驚いた顔をしながらも、拓哉はなにも聞こうとはしない。
その心地よさに甘えるように、私は拓哉に身体を寄せた。

なにも言わずに車を発進させながら、拓哉はそんな私の肩を抱く。

ふたりの時間が、途絶えることなくずっとあったかのように、私は彼の胸の音を聞いていた。

肩にあった彼の手が、私の髪をそっと撫でる。

たとえ拓哉の話が本当だったとしても、会社の合併につながる婚約を破棄することはできないだろう。

「拓哉の実家って、なんの会社なの」

ふと思い立ち聞いてみる。

「え?なんのって。うちの会社だよ」

「えっ」

「理恵子の実家の会社と合併したんだ。北陵エクスプレスは俺の父と、理恵子のお父さんの会社だ」

がばっと身体を起こし、彼を見る。
驚きで声が出ない。

「え。知らなかったの?昔ニュースで見たんじゃなかったの?うちの会社だったから、芹香を見つけることができたんだ」

記憶をさかのぼって思い返す。
ニュースで繰り返し耳にしたのは、確かに北陵エクスプレスだったと思いだした。

「そんな……。じゃあ、拓哉が社長になるの?」

「うーん。そうなるのかな。姉がいるから、まだわからないけど。理恵子もいるしな。というか、俺がいると思ったから入社したんじゃないのか?」

「ううん。偶然よ。頭から消えてた」

「なんだ。期待したのに。俺を追いかけてきたのかと思ってたよ。都合のいい勘違いだったな」

むしろ知っていたら、私はここにはいなかっただろう。

理恵子さんと結婚して会社を継ぐ。
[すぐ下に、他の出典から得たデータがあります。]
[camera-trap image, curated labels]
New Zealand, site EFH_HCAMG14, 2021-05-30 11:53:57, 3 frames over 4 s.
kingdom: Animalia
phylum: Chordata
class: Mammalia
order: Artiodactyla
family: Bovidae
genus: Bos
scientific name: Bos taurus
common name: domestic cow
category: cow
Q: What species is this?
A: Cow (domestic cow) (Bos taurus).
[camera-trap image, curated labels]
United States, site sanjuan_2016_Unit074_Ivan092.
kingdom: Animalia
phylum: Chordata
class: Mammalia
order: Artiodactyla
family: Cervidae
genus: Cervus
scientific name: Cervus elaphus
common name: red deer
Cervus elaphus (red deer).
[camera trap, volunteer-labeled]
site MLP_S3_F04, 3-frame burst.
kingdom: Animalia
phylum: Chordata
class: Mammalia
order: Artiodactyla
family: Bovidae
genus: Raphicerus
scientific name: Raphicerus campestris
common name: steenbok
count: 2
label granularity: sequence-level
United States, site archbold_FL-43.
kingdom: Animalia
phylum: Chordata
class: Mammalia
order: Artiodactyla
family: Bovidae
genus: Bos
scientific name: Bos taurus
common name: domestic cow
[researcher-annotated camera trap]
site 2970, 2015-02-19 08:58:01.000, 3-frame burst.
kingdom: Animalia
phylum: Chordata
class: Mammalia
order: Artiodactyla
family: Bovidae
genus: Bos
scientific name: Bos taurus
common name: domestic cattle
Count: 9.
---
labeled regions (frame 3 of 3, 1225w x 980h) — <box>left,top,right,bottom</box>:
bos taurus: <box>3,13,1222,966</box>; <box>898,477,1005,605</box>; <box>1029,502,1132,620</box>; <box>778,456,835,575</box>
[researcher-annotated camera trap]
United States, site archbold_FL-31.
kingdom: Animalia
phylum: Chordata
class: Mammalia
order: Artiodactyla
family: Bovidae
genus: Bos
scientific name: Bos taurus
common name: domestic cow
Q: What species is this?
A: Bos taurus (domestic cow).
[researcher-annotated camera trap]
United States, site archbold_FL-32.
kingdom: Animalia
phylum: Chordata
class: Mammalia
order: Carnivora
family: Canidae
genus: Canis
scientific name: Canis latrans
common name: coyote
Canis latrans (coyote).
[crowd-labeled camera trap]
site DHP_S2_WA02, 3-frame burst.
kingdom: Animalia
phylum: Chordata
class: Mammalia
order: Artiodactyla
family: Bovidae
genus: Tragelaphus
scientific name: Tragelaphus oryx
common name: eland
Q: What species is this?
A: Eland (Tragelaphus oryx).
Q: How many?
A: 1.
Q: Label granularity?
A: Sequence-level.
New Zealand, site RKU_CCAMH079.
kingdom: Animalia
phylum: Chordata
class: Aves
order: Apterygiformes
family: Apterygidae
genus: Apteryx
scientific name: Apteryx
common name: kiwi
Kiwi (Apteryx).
それは彼が背負う運命。
こんな大きな会社だったとは思わなかった。

急に、拓哉がさらに遠く感じる。

「そんなに驚かなくても、俺はなにも変わらないよ。芹香がいてくれたらそれでいいんだ」

そう言うと、拓哉は再び私を抱き寄せて自分の胸に収めた。
彼を見上げると、視線に気づいた拓哉が私の額にそっとキスを落とす。

「本当にかわいい。ずっと、こうしたかった」

このぬくもりが消えてしまうことをさらに確信しながらも、私はそっと目を閉じた。